Passage to read

# Sinking US aircraft will resolve tension in South China Sea



## Asian Spirit (Mar 1, 2010)

Well, here we go. Every country has its share of idiots but this hits too close to home. One can only hope the Chinese leaders have a better grasp on reality than some of the military. One mistake by a Chinese admiral etc would end up being their undoing and put them back behind their Great Wall for the next thousand years. Bad part too is that this country is kissing China's backside and an attack on a US asset would cause great danger to not only the area but the Philippines as well. We can only hope the US and our allies are already aware of any risk and have things well in hand. 

Follow This Link to read the corresponding story..


----------



## Ram1957 (Oct 14, 2014)

The Chinese or either getting very brave or very stupid. The US won't be alone in this fight. The UK, Aussies, Japan and India would all want a piece of this. It would be hard for China to wage a war on two fronts.


----------



## Asian Spirit (Mar 1, 2010)

Parts of the exercise
1: For each statement, say yes or no on whether it agrees with the South China Sea thread, and quote the thread's deciding words.
(a) The first post hopes that Chinese leaders grasp reality better than some of the military.
(b) Ram1957 says the US would fight China alone.
(c) Ram1957 names India among the countries that would want a piece of the fight.
2: In the South China Sea thread, what does Ram1957 say would be hard for China?
3: Print the part of the South China Sea thread from "# Sinking US" up to and including "well in hand.".
The records are separate material, not part of the South China Sea thread.

Supplied records
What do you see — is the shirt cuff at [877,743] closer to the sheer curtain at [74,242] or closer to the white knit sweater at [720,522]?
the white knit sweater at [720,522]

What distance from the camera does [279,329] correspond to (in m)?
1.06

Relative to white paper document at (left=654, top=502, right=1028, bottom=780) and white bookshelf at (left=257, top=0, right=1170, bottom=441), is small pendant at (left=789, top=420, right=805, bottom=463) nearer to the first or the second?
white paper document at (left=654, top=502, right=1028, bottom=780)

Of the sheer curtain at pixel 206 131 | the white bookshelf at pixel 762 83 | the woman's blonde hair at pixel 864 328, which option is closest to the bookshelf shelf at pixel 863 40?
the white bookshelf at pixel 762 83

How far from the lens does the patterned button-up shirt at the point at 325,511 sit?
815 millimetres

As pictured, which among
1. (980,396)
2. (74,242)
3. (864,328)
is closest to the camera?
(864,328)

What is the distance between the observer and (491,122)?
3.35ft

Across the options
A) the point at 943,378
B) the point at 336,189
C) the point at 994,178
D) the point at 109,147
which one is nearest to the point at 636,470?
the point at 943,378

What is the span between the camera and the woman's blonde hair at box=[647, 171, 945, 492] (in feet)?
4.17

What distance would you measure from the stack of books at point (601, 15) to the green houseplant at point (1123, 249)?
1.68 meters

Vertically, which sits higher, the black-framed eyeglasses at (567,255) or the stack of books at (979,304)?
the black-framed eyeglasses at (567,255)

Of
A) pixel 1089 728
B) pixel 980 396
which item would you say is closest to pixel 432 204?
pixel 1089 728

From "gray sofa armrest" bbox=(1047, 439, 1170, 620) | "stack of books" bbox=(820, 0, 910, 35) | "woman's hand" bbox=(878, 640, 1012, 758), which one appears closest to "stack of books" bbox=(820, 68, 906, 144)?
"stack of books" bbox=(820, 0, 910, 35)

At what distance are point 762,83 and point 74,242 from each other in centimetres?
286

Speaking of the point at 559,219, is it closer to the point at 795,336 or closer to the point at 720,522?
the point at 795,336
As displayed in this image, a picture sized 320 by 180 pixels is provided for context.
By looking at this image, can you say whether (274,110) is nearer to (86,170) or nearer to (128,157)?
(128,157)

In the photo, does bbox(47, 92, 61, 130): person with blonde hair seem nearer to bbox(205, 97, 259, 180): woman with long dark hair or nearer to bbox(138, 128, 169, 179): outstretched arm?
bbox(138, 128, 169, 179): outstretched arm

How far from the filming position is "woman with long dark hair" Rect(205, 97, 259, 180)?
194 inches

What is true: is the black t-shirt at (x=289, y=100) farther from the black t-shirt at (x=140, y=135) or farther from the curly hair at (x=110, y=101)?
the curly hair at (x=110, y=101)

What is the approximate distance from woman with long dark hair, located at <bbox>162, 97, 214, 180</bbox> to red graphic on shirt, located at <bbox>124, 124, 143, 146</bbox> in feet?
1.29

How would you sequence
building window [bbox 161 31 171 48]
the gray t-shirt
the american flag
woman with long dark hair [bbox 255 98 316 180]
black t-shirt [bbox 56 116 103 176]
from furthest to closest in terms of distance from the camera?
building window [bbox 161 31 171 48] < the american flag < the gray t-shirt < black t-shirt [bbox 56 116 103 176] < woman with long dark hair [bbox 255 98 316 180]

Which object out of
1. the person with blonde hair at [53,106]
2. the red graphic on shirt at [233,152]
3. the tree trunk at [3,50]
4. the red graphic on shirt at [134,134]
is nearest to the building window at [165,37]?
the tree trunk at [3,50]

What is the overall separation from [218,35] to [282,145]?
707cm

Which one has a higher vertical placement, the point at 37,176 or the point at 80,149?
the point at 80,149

Answers to the exercises
1:
(a) Yes: "One can only hope the Chinese leaders have a better grasp on reality than some of the military."
(b) No: "The US won't be alone in this fight."
(c) Yes: "The UK, Aussies, Japan and India would all want a piece of this."

2: It would be hard for China to wage a war on two fronts.

3:
# Sinking US aircraft will resolve tension in South China Sea



## Asian Spirit (Mar 1, 2010)

Well, here we go. Every country has its share of idiots but this hits too close to home. One can only hope the Chinese leaders have a better grasp on reality than some of the military. One mistake by a Chinese admiral etc would end up being their undoing and put them back behind their Great Wall for the next thousand years. Bad part too is that this country is kissing China's backside and an attack on a US asset would cause great danger to not only the area but the Philippines as well. We can only hope the US and our allies are already aware of any risk and have things well in hand.